第2章
第2章
一池荷葉,随風招展,這個小荷塘是徐久最喜歡的地方。
他坐在涼亭裏,看着熟悉的環境不覺放松,以前也可以說是上一世經歷的一幕幕湧上心頭。
徐久從小被嬌養慣了,祖父沒給他任何負擔,只希望他快樂成長。
能平安一世。
徐久只要每天高高興興,無憂無慮成長,對人心險惡缺乏了解。
才有了上一世的結局。
想到那些世家公子,一個個惦記自己的荷包,為了從自己這裏拿到銀子醜态百出。
有的阿谀奉承,有的威逼利誘,還有人妄想與侯府結親。
“哼。
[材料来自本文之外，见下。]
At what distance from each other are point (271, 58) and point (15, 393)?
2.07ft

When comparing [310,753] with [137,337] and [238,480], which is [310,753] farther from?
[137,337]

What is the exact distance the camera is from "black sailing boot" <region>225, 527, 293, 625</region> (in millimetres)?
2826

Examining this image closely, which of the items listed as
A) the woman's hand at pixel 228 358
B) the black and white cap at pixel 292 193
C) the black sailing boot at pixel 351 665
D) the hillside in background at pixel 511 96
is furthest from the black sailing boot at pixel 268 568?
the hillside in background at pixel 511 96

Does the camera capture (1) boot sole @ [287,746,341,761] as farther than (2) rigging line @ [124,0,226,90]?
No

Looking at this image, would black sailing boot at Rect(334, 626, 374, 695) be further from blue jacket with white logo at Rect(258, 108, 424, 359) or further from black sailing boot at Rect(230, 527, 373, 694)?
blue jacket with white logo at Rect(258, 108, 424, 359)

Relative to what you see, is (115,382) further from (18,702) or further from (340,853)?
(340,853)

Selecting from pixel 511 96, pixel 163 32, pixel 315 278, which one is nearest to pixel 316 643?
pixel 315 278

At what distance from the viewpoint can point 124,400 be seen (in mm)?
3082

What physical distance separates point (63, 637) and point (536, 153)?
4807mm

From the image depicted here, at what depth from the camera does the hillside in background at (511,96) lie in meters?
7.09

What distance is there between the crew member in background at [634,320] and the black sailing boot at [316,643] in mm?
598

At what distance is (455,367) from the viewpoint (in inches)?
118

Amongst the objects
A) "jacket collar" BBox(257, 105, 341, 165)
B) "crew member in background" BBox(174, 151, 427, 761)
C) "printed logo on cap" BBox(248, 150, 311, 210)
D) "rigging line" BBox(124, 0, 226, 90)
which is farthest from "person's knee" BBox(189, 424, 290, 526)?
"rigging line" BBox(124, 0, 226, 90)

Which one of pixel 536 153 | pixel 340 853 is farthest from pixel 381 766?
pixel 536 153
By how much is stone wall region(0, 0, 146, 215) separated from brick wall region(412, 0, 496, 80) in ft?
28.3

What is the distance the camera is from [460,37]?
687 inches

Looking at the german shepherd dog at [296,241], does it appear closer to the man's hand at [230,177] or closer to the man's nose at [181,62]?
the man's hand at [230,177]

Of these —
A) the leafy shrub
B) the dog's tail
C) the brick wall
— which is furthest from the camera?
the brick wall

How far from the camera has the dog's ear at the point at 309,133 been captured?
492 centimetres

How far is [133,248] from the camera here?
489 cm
”徐久輕哼,不滿的撇嘴,“別想從我這裏拿到一點銀子,越想要越不給。”
他一邊回憶,一邊碎碎念,常安随元松過來時,就看到徐久鼓着兩腮生悶氣的模樣。
常安與徐久同歲,長相清秀身材瘦削,但是人特別機靈。
更是了解徐久。
“哎呀。”常安加快腳步,聲音清脆的說:“誰惹我們小侯爺生氣了,真是膽子大了,該罰。”
徐久背脊一僵,熟悉的聲音冷不防出現,他一時沒反應過來。
等他側身看向來人,常安已經快步進入涼亭,徐久猝不及防“哇”的一下哭出來。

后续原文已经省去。